I catch her hand, pressing it flat against the image. "My mother's favorite chess piece. She said bishops move diagonally because sometimes the most direct path isn't a straight line."

Water streams over us, washing away soap and memories, but not the weight of betrayal that sits heaviest against my chest. When we finally step from the shower, Bianca wraps a towel around her own body before using another to dry me with careful, tender movements.

There's a strangeness to her care tonight—an emotion I can't quite name shimmering beneath the surface of her actions. Something has shifted in her, beyond the revelations my father shared.

And maybe it's the clarity starting to take shape in my mind, but tonight… wow .

She's never looked more beautiful.

"Why didn't you tell me about the recording?" she asks as she dries my hair, standing on tiptoes to reach properly.

I shake my head. "I needed to be certain it was legitimate."

"And now you are." She steps back, studying my face. "What will you do?"

The question doesn't require an answer, and when Bianca looks in my eyes, she already knows. My little rabbit might be finding her way out of the little cave of darkness she's found herself in, but even she knows what happens to those who betray the Ravelli family—even if they bear the name themselves.

Especially then.

I dress quickly, selecting a fresh suit from the closet. Black, of course. Appropriate for confronting a ghost that's haunted me for fifteen years.

Bianca watches from the bed, the towel slipping to reveal the curve of her breast, the flat plane of her stomach. Something in her eyes catches my attention—a protectiveness I haven't seen before, directed not at me but at herself.

Later, I'll examine that look more closely. For now, there's only one thing that matters.

"Stay here," I tell her, voice brooking no argument as I slip the recording into my jacket pocket. "Whatever happens tonight, whatever you hear—don't leave this wing."

Bianca rises from the bed, the towel falling away completely. She crosses to me with that same protective look in her eyes, reaching up to straighten my tie with trembling fingers.

"What if he—" Her voice cracks. "What if something happens to you?"

I catch her hands, stilling their shake. "Nothing will happen to me, my love."

"You don't know that." Her eyes fill with tears she refuses to let fall. "He killed your mother, Luca. His own wife. You think he won't kill you too?"

"I have the proof I've spent my whole adult life searching for, Bianca." I brush my thumb across her knuckles. "I have no more suspicions. No more nightmares. I have but one thing left to do."

A shaky breath catches in her throat. "Luca, I don't—"

I shake my head and squeeze her hands. "Tonight, it ends. And then, we claim the throne and get on with our lives. In justice."

She presses herself against me, her bare skin warm through my suit. "I can't lose you. Not now."

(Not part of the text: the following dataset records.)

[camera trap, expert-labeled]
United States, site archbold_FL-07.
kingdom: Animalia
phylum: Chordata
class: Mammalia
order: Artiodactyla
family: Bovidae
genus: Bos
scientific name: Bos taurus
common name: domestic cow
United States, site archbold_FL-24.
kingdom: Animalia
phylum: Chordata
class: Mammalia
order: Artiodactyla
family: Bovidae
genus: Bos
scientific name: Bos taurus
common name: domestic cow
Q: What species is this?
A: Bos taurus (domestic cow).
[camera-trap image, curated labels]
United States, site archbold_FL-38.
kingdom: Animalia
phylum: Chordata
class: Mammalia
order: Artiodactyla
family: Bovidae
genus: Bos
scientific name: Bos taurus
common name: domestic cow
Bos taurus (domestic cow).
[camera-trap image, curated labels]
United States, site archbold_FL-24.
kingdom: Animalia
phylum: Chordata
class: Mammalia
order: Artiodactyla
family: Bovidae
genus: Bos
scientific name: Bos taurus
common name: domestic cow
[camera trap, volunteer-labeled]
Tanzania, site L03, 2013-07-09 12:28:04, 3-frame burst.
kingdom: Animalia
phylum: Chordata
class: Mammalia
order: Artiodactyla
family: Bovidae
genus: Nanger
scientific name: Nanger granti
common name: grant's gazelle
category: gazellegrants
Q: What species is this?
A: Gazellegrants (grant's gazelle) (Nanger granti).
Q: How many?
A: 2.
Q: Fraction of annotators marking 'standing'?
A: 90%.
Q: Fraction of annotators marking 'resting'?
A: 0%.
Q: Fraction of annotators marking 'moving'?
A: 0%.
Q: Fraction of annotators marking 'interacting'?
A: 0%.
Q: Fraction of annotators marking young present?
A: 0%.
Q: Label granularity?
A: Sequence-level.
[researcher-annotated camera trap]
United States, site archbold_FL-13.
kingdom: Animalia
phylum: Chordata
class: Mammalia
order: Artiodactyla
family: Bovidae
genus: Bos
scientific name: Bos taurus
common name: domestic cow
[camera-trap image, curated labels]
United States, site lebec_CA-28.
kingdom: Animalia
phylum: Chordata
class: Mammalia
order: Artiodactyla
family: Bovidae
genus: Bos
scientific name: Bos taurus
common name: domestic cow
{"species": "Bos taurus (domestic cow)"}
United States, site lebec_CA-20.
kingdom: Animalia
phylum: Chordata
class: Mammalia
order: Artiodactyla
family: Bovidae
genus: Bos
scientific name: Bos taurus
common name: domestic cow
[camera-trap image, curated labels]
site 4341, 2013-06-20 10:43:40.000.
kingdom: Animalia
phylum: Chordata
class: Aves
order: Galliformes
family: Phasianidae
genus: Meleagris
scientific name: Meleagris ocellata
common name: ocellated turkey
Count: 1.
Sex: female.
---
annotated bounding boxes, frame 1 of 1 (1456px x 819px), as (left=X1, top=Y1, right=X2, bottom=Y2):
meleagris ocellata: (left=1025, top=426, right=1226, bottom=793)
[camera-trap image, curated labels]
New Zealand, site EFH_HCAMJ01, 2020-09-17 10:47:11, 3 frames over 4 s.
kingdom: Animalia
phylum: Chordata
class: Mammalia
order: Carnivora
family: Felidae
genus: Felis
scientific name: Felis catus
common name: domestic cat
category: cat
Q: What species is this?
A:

Something in her voice makes me pull back, studying her face. There's fear there, yes, but something else—something deeper. Like she's protecting more than just herself.

I cross back to the bed, pull her down with me and take her face between my hands, memorizing every line, every curve. If she carries Volkov blood through her father, if my own father has manipulated our meeting from the beginning—none of it matters.

She is mine. And soon to be Queen of our empire.

"Lock the door behind me," I instruct, pressing a fierce, possessive kiss to her mouth. "Trust no one until I return."

I feel her eyes following me across the room, her choked breath heavy on my shoulders. Tonight, I face my father with the evidence I've sought since I was fifteen years old, kneeling in my mother's blood on cathedral steps.

Tonight, Vito Ravelli will answer for Elena's murder.

But before I can close the door, I hear the words that change everything.

"Luca… I—I'm pregnant."

The world stops. Two words, and suddenly… everything shifts.